• DIRECTIONS: Swap every "minaret" in the records below for "tower" and leave all other text unchanged. Leave the pictures out of your answer.

start PROVIDED INFORMATION

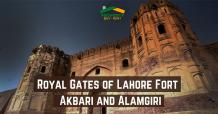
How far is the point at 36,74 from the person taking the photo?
14.8 meters

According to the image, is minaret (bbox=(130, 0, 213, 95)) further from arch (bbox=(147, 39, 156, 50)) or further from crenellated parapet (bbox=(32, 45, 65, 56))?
crenellated parapet (bbox=(32, 45, 65, 56))

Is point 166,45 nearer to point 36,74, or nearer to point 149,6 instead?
point 149,6

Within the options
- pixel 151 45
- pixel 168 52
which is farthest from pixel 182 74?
pixel 151 45

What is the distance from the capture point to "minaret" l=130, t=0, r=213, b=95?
9.62 m

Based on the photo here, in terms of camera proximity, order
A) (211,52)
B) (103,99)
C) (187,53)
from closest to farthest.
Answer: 1. (103,99)
2. (187,53)
3. (211,52)

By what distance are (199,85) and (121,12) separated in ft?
24.1

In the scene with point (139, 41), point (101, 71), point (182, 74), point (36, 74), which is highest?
point (139, 41)

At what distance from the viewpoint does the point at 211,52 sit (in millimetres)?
11828

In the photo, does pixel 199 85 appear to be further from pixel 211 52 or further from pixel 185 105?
pixel 211 52

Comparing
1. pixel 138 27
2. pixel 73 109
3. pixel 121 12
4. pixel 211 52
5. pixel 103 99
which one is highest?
pixel 121 12

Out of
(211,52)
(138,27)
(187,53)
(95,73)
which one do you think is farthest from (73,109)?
(211,52)

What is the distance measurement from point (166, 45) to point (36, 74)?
990 cm

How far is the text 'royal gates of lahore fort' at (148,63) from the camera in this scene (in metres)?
9.12

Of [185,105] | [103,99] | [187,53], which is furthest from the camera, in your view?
[187,53]
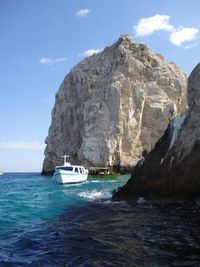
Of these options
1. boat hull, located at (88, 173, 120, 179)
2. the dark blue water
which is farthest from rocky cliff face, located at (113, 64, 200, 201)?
boat hull, located at (88, 173, 120, 179)

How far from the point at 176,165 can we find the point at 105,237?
9.32m

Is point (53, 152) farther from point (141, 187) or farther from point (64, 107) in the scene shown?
point (141, 187)

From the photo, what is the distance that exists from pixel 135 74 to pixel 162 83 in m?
8.29

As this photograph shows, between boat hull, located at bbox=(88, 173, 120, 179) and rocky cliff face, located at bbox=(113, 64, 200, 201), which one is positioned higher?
rocky cliff face, located at bbox=(113, 64, 200, 201)

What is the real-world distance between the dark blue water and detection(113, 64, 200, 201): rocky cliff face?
1.39 metres

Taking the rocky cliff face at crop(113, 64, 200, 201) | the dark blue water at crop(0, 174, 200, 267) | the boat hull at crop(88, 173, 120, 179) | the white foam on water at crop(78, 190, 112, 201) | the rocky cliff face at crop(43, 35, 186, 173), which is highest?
the rocky cliff face at crop(43, 35, 186, 173)

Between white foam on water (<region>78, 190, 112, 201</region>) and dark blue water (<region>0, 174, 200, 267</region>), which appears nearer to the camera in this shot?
dark blue water (<region>0, 174, 200, 267</region>)

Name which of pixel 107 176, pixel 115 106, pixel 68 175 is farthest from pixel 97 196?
pixel 115 106

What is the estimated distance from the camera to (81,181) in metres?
57.3

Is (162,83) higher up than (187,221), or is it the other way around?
(162,83)

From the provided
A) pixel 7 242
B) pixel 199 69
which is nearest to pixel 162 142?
pixel 199 69

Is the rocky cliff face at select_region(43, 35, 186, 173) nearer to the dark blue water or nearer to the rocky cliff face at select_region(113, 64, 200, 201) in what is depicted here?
the rocky cliff face at select_region(113, 64, 200, 201)

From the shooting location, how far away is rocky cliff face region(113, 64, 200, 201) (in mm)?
20656

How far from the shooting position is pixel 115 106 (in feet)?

end PROVIDED INFORMATION

• SOLUTION TO THIS TASK:
How far is the point at 36,74 from the person taking the photo?
14.8 meters

According to the image, is tower (bbox=(130, 0, 213, 95)) further from arch (bbox=(147, 39, 156, 50)) or further from crenellated parapet (bbox=(32, 45, 65, 56))?
crenellated parapet (bbox=(32, 45, 65, 56))

Is point 166,45 nearer to point 36,74, or nearer to point 149,6 instead?
point 149,6

Within the options
- pixel 151 45
- pixel 168 52
which is farthest from pixel 182 74?
pixel 151 45

What is the distance from the capture point to "tower" l=130, t=0, r=213, b=95?
9.62 m

Based on the photo here, in terms of camera proximity, order
A) (211,52)
B) (103,99)
C) (187,53)
from closest to farthest.
Answer: 1. (103,99)
2. (187,53)
3. (211,52)

By what distance are (199,85) and (121,12) separated in ft?
24.1

In the scene with point (139, 41), point (101, 71), point (182, 74), point (36, 74), which is highest?
point (139, 41)

At what distance from the viewpoint does the point at 211,52 sit (in millimetres)?
11828

In the photo, does pixel 199 85 appear to be further from pixel 211 52 or further from pixel 185 105?
pixel 211 52

Comparing
1. pixel 138 27
2. pixel 73 109
3. pixel 121 12
4. pixel 211 52
5. pixel 103 99
which one is highest?
pixel 121 12

Out of
(211,52)
(138,27)
(187,53)
(95,73)
which one do you think is farthest from (73,109)?
(211,52)

What is the distance measurement from point (166, 45) to point (36, 74)?
990 cm

How far is the text 'royal gates of lahore fort' at (148,63) from the camera in this scene (in metres)?
9.12

Of [185,105] | [103,99] | [187,53], which is furthest from the camera, in your view?
[187,53]
Of these options
1. boat hull, located at (88, 173, 120, 179)
2. the dark blue water
which is farthest from rocky cliff face, located at (113, 64, 200, 201)?
boat hull, located at (88, 173, 120, 179)

How far from the point at 176,165 can we find the point at 105,237?
9.32m

Is point (53, 152) farther from point (141, 187) or farther from point (64, 107) in the scene shown?
point (141, 187)

From the photo, what is the distance that exists from pixel 135 74 to pixel 162 83 in m?
8.29

As this photograph shows, between boat hull, located at bbox=(88, 173, 120, 179) and rocky cliff face, located at bbox=(113, 64, 200, 201), which one is positioned higher?
rocky cliff face, located at bbox=(113, 64, 200, 201)

What is the real-world distance between the dark blue water and detection(113, 64, 200, 201): rocky cliff face?
1.39 metres

Taking the rocky cliff face at crop(113, 64, 200, 201) | the dark blue water at crop(0, 174, 200, 267) | the boat hull at crop(88, 173, 120, 179) | the white foam on water at crop(78, 190, 112, 201) | the rocky cliff face at crop(43, 35, 186, 173), which is highest?
the rocky cliff face at crop(43, 35, 186, 173)

Between white foam on water (<region>78, 190, 112, 201</region>) and dark blue water (<region>0, 174, 200, 267</region>), which appears nearer to the camera in this shot?
dark blue water (<region>0, 174, 200, 267</region>)

Name which of pixel 107 176, pixel 115 106, pixel 68 175 is farthest from pixel 97 196?
pixel 115 106

What is the estimated distance from the camera to (81,181) in metres?
57.3

Is (162,83) higher up than (187,221), or is it the other way around?
(162,83)

From the provided
A) pixel 7 242
B) pixel 199 69
which is nearest to pixel 162 142?
pixel 199 69

Is the rocky cliff face at select_region(43, 35, 186, 173) nearer to the dark blue water or nearer to the rocky cliff face at select_region(113, 64, 200, 201) in what is depicted here?
the rocky cliff face at select_region(113, 64, 200, 201)

From the shooting location, how far away is rocky cliff face region(113, 64, 200, 201) (in mm)?
20656

How far from the shooting position is pixel 115 106 (in feet)?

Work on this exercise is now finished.